The replicant warrior, finding his love, Pris, dead at the hands of Dekka, howls in agony like a wolf and begins to hunt Dekka through the dark building. The warrior, himself designed to be the perfect killer, has an absolute advantage. He lets Dekka go for a few seconds, returns to his lover and kisses her lightly on the lips, Dekka flees in disarray, and the warrior suddenly and unnoticeably appears next to the hero. The fear of greater power, the fear that he might die at any moment. As Dekka struggles on the edge of the skyscraper, threatening to fall at any moment, the warrior looks down at Dekka and says, “It’s a good experience to live in fear, isn’t it? That’s what it’s like to be a slave.

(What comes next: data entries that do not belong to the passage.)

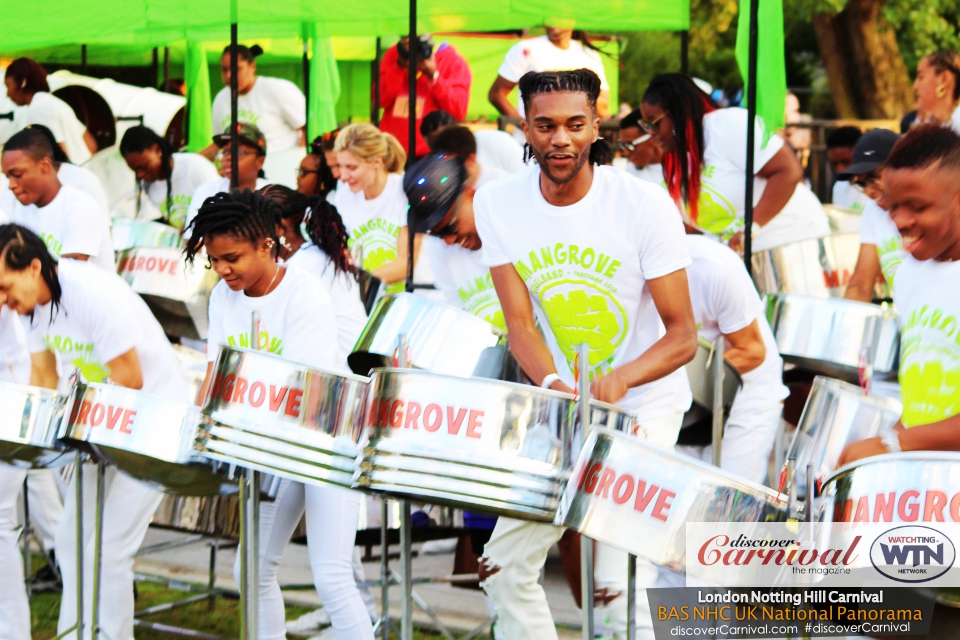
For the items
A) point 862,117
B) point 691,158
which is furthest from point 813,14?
point 691,158

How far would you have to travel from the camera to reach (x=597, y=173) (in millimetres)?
2143

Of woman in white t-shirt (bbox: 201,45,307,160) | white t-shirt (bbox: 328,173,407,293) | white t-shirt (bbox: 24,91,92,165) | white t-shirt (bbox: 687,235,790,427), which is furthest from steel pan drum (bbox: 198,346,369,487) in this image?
white t-shirt (bbox: 24,91,92,165)

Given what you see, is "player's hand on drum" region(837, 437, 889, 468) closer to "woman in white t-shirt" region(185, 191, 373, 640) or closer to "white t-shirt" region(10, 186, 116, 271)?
"woman in white t-shirt" region(185, 191, 373, 640)

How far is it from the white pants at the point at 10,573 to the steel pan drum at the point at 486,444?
4.38ft

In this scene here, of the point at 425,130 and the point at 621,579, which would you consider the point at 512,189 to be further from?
the point at 425,130

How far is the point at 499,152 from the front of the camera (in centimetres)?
413

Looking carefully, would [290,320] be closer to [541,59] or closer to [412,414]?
[412,414]

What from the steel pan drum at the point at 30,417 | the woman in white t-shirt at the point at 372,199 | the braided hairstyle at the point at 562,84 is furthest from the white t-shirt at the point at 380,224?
the braided hairstyle at the point at 562,84

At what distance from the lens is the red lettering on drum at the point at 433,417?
1.79m

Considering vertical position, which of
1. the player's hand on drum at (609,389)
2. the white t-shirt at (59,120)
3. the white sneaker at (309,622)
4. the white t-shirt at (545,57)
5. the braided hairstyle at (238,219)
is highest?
the white t-shirt at (545,57)

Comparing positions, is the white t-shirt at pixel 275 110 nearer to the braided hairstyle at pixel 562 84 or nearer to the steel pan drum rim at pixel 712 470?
the braided hairstyle at pixel 562 84

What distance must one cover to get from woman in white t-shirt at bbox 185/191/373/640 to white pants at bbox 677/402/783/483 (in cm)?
79

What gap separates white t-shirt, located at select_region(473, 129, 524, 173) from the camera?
13.6ft

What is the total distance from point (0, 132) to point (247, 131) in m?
1.92
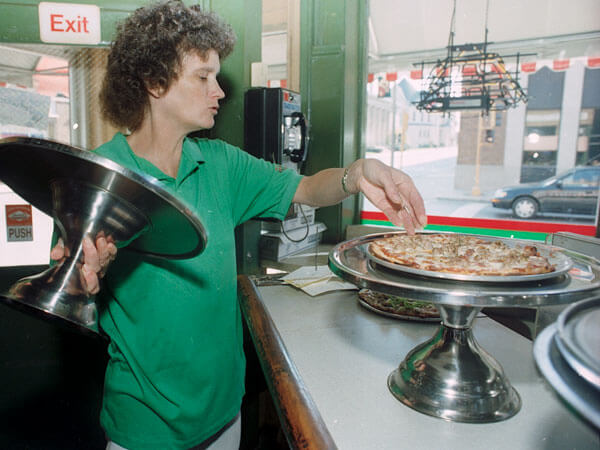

The warrior did not kill Dekka, he sat down in the rain and said: I have seen beauty beyond human imagination, I have seen space battleships blazing by the constellation Orion, watched ten thousand lights shining in the darkness of the gates of heaven, and all that has passed will vanish in time as tears vanish in the rain …… Time to die, it is time. The warrior bows his head and ushers in the death that comes at the end of his four years of life as promised.

It’s a beautiful passage, you wouldn’t expect such romantic words from a violent, brutal, muscle covered replicant. When you see it you can understand that the warrior has taken on a mind of his own, a soul.

I can’t say that the film has any deeper meaning than the beauty and horror that it shows, and I highly recommend it.